Operators listing multiple units for rent drove over one-third (36%) of Airbnb’s revenue in the Philadelphia region – over $5 million. Pennsylvania House of Representatives Tourism and Recreational Development Committee hearing on Short-Term Rentals and Airbnb’s impact in the state set for Wednesday, September 14, 2016.
WASHINGTON, D.C., September 14, 2016 – Ahead of a Pennsylvania House of Representatives Tourism and Recreational Development Committee hearing on short-term rentals in York, PA, the American Hotel & Lodging Association is releasing a new detailed look at the growth of Airbnb’s operations in Philadelphia, as Pennsylvania lawmakers begin to consider new rules aimed at short-term rentals across the state. The study, part of a detailed analysis of Airbnb’s commercial operations, was conducted by John O’Neill, MAI, ISHC, Ph.D., Professor of Hospitality Management and Director of the Center for Hospitality Real Estate Strategy at Pennsylvania State University and examined activity on Airbnb between October 2014 and September 2015.

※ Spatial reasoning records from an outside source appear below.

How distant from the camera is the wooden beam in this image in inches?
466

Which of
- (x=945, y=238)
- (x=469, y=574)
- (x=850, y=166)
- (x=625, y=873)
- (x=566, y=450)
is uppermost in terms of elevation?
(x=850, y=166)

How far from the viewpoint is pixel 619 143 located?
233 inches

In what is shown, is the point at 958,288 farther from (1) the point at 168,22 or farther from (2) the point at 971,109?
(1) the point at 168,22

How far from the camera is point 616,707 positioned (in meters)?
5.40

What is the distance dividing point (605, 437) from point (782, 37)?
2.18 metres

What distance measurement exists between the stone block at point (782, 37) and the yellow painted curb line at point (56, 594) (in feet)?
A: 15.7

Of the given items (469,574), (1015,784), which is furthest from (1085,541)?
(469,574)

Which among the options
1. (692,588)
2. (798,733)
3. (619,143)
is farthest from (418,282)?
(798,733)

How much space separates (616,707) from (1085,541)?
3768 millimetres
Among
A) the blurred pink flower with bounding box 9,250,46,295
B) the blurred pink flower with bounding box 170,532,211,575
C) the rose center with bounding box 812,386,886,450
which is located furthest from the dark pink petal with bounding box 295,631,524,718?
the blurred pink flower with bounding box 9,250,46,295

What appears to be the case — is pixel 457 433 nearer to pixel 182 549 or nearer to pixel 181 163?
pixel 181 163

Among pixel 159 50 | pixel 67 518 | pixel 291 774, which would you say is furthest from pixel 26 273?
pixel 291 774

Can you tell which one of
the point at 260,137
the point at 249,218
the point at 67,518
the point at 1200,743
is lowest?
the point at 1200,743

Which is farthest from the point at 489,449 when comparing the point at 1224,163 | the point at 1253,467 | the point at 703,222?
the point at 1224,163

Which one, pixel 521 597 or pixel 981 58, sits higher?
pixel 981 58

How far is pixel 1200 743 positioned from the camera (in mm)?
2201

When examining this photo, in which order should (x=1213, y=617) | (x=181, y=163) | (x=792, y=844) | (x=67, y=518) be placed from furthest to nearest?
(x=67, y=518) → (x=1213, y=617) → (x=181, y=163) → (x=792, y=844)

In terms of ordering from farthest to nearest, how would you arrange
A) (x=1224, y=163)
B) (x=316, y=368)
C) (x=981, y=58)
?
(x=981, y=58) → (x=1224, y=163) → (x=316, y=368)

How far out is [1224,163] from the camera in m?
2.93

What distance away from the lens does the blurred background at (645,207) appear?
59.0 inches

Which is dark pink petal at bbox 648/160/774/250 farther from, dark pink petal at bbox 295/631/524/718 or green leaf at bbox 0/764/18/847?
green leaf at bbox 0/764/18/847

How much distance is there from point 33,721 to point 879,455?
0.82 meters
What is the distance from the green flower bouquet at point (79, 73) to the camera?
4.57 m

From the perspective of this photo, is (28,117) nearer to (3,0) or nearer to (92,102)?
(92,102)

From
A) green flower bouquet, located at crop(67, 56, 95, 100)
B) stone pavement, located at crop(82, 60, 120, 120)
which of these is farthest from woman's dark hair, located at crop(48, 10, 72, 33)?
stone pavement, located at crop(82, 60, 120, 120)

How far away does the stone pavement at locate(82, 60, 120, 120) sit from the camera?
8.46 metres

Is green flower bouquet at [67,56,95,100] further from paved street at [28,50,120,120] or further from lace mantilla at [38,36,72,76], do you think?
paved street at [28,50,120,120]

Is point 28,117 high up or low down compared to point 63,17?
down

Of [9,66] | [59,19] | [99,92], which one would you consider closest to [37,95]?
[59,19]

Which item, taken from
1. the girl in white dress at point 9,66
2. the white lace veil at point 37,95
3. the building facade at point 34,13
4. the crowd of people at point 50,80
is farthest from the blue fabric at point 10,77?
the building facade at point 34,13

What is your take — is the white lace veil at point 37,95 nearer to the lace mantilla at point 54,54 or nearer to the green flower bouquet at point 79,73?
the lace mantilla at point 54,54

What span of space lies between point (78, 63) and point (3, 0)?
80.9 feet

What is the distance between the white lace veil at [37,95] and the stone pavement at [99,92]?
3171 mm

The study builds on the national analysis released earlier this year that shows a troubling trend: a growing number of commercial operators are using Airbnb to run unregulated, and often illegal, lodging businesses.
The hearing and study will give lawmakers an opportunity to learn more about the proliferation of short-term rentals across the state, and how new legislation could help address the growth of these illegal hotels.
Key report findings:
- More than half (57%) of Airbnb’s Philadelphia revenue – over $8 million – comes from operators who listed properties for rent more than 180 days per year.
- Over one-quarter of Airbnb’s revenue in the Philadelphia area – 27% or almost $4 million – comes from operators who listed units for rent full time.
- Operators listing multiple units for rent drove over one-third (36%) of Airbnb’s revenue in the Philadelphia region – over $5 million.
- The 5 Philadelphia-area ZIP codes with the most properties listed on Airbnb from October 2014 through September 2015 accounted for more than $7 million, or nearly half of Airbnb’s revenue in the Philadelphia metropolitan area.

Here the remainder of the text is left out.